[Exercise requirements]: Every line of the listing below should be written out exactly, minus its images.
──────── Data ────────
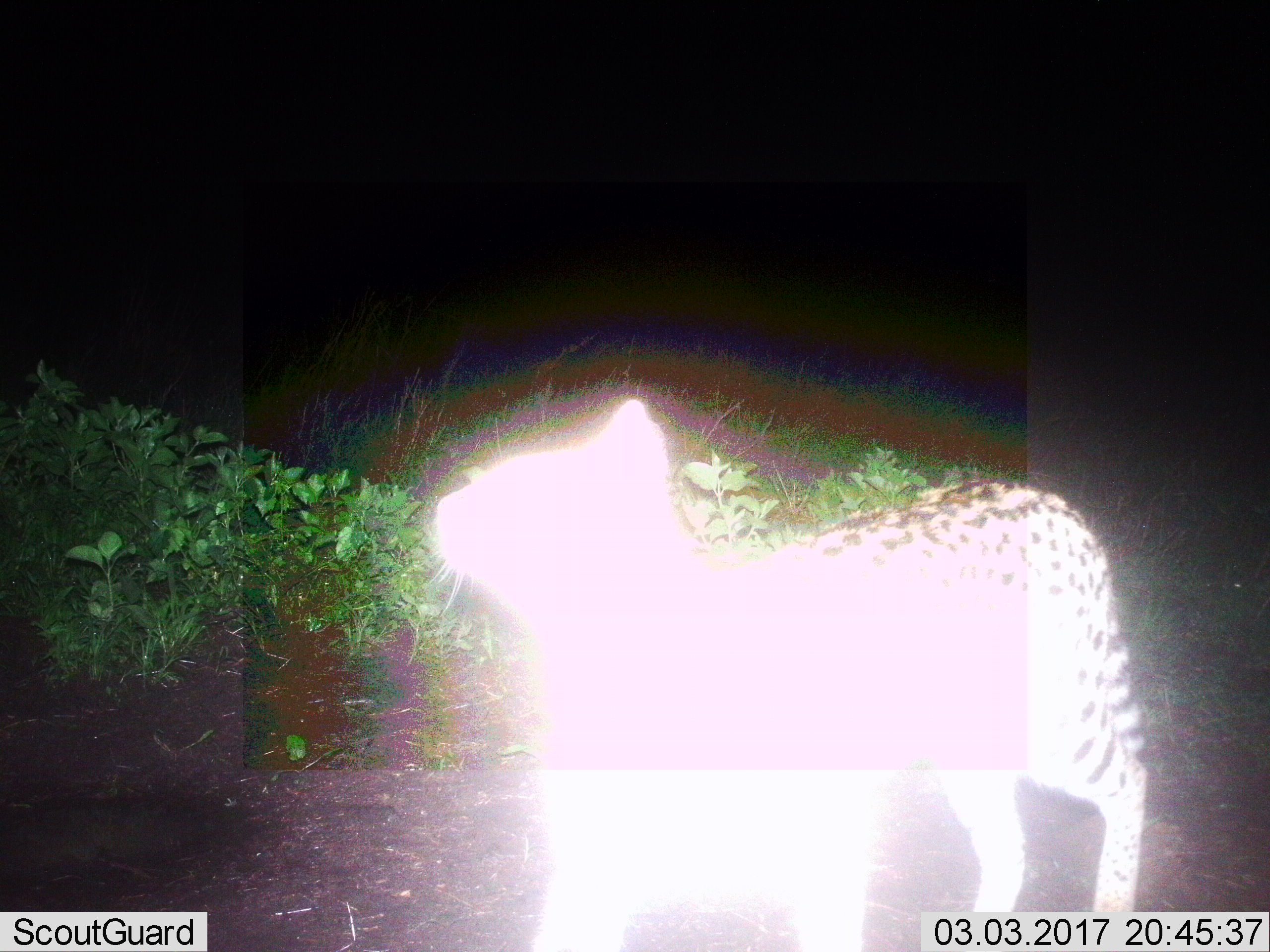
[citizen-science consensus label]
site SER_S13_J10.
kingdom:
────────
[Exercise response]:
[citizen-science consensus label]
site SER_S13_J10.
kingdom:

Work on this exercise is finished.